Leider gibts es noch keine weiteren Infos zum Innenaufbau, aber der Kühler soll für i7-CPU's optmiert sein.


----------



## Bloemfontein (22. Februar 2009)

*AW: Alphacool HF 14 - neuer CPU-Wasserkühler*

Der "Livingstone" schaut sehr edel aus der "Yellowstone" eher ok, das gold passt nicht so gut zum rot denke da an schwarz oder silber

Finde schön, das die auch für die neuen Sockel sind, nicht nur für 775 oder 1366
Gesamtpacket stimmt


----------



## Digger (22. Februar 2009)

*AW: Alphacool HF 14 - neuer CPU-Wasserkühler*

also vom design gefallen mir beide  is halt mal was anderes.

aber in erster linie bin ich mal gespannt wie INNEN aussieht.


----------



## DanielX (22. Februar 2009)

*AW: Alphacool HF 14 - neuer CPU-Wasserkühler*

@Digger

Richtig auf die inneren Werte kommst an. 

Aber rein optisch machen die schon was her.

MfG DanielX


----------



## push@max (22. Februar 2009)

*AW: Alphacool HF 14 - neuer CPU-Wasserkühler*

Rot mit Gold geht mal gar nicht  (finde ich)

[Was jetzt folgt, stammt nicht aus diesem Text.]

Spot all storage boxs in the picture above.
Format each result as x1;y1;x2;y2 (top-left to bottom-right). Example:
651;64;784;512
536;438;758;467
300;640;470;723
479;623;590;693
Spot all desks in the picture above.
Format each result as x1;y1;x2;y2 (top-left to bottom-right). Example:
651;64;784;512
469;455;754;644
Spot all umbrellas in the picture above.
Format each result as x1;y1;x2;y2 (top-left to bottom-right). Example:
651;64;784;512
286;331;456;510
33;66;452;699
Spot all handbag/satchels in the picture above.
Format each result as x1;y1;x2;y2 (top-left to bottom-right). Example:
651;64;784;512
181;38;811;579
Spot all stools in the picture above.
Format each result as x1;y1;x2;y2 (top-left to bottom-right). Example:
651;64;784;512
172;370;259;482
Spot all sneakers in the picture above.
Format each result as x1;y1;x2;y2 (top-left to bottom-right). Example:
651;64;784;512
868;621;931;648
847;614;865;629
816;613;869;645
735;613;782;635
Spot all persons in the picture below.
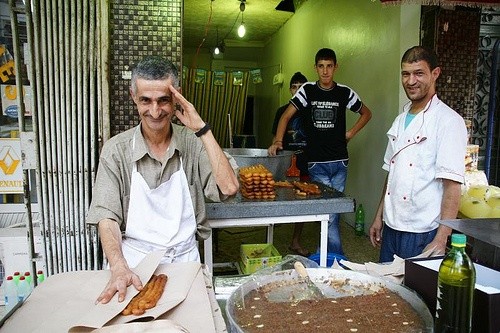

Da würde ich ganz klar die ganz goldene Version bevorzugen.


----------



## Digger (22. Februar 2009)

*AW: Alphacool HF 14 - neuer CPU-Wasserkühler*

ich glaub aber, wenn man den kupfernen deckel vernickeln lassen sollte sieht die kombo ganz heiß aus


----------



## Olstyle (22. Februar 2009)

*AW: Alphacool HF 14 - neuer CPU-Wasserkühler*

Zumindest gibt es jetzt für Mips einen neuen Kühler welchen man mit den klassischen Mobo-Kühlern anbieten kann.
Der Zern PQ+ ist ja doch schon etwas älter.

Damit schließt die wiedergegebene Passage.